Implementation:Microsoft Onnxruntime CPU Scale
| Knowledge Sources | |
|---|---|
| Domains | Training, CPU_Kernels |
| Last Updated | 2026-02-10 04:00 GMT |
Overview
Concrete tool for element-wise tensor scaling on CPU in the ONNX Runtime training framework.
Description
This file implements the Scale kernel, which multiplies a tensor by a scalar value. The scale factor is read from a single-element tensor input. An optional scale_down attribute (default 0) inverts the scale value, enabling division. The actual computation uses Eigen maps: output = scale_value * input. The kernel supports multiple type combinations for the data tensor (float, double) and scale tensor (float, double, int64_t, int32_t), yielding 8 registered kernel variants.
Usage
This kernel is commonly used in training for gradient scaling operations, such as dividing gradients by the number of micro-batches in gradient accumulation, or scaling loss values.
Code Reference
Source Location
- Repository: Microsoft_Onnxruntime
- File: orttraining/orttraining/training_ops/cpu/math/scale.cc
- Lines: 1-57
Signature
template <typename T, typename ScaleT>
Scale<T, ScaleT>::Scale(const OpKernelInfo& info);
template <typename T, typename ScaleT>
Status Scale<T, ScaleT>::Compute(OpKernelContext* context) const;
Import
#include "orttraining/orttraining/training_ops/cpu/math/scale.h"
I/O Contract
Inputs
| Name | Type | Required | Description |
|---|---|---|---|
| input | Tensor(T) | Yes | Input tensor to scale |
| scale | Tensor(ScaleT) | Yes | Scalar scale factor (single element) |
Outputs
| Name | Type | Description |
|---|---|---|
| output | Tensor(T) | Scaled output tensor |
Usage Examples
// Registered variants include:
REGISTER_SCALE_KERNEL_TYPED(float, float)

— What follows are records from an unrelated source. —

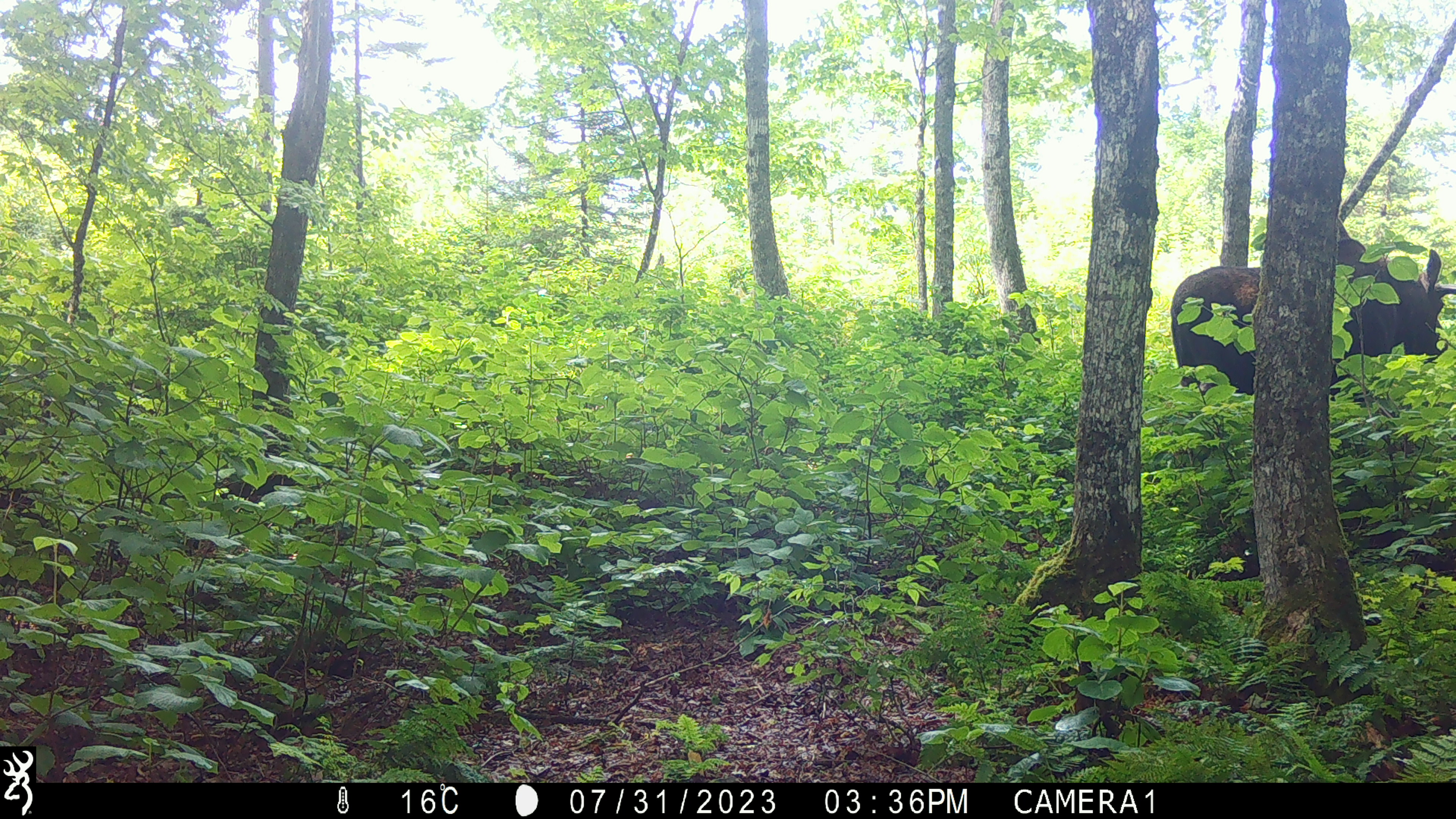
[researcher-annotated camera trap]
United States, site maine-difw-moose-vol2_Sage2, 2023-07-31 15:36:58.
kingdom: Animalia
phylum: Chordata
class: Mammalia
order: Artiodactyla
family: Cervidae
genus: Alces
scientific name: Alces alces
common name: moose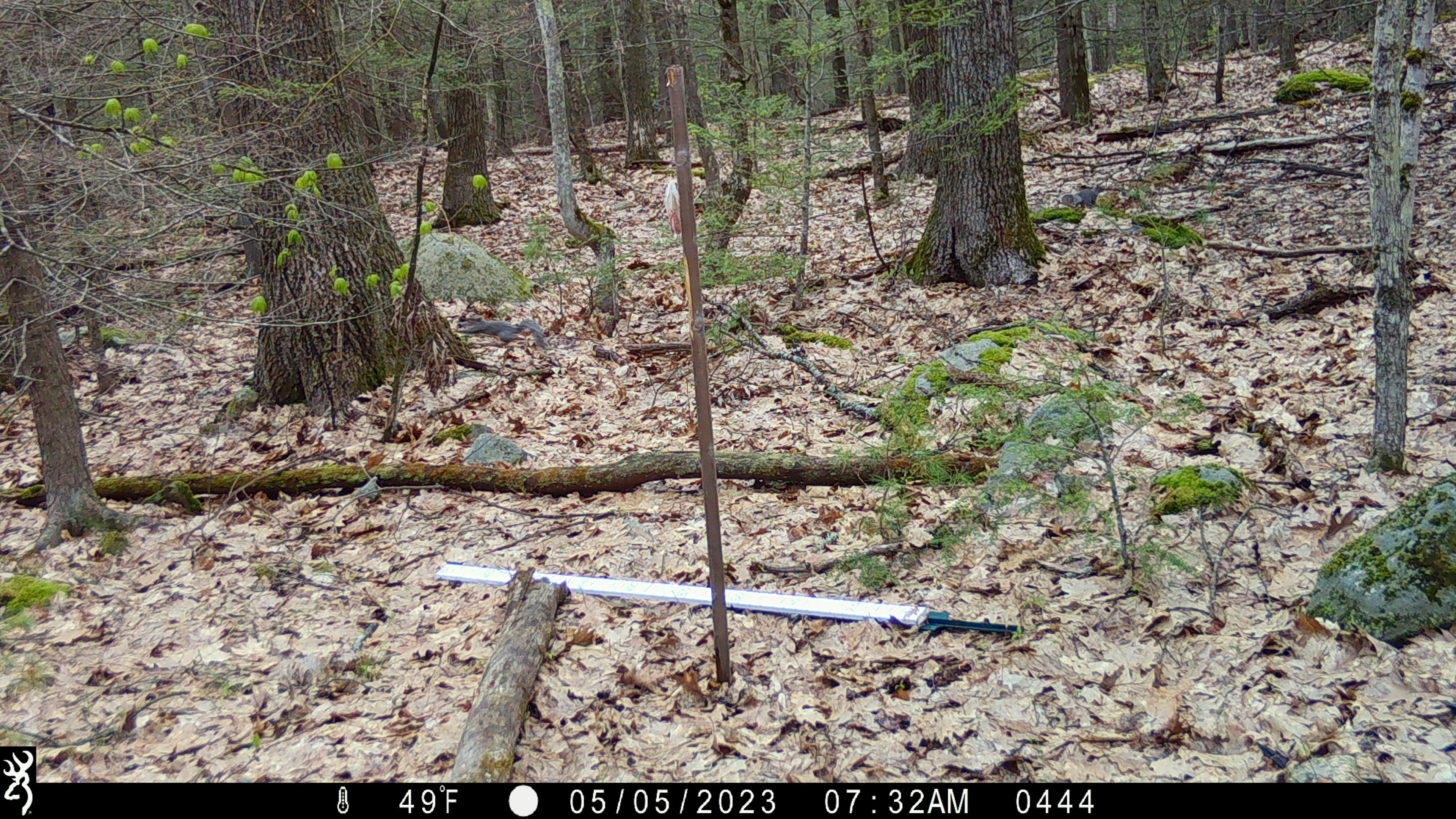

REGISTER_SCALE_KERNEL_TYPED(float, double)
REGISTER_SCALE_KERNEL_TYPED(float, int64_t)
REGISTER_SCALE_KERNEL_TYPED(float, int32_t)
REGISTER_SCALE_KERNEL_TYPED(double, float)
REGISTER_SCALE_KERNEL_TYPED(double, double)
REGISTER_SCALE_KERNEL_TYPED(double, int64_t)
REGISTER_SCALE_KERNEL_TYPED(double, int32_t)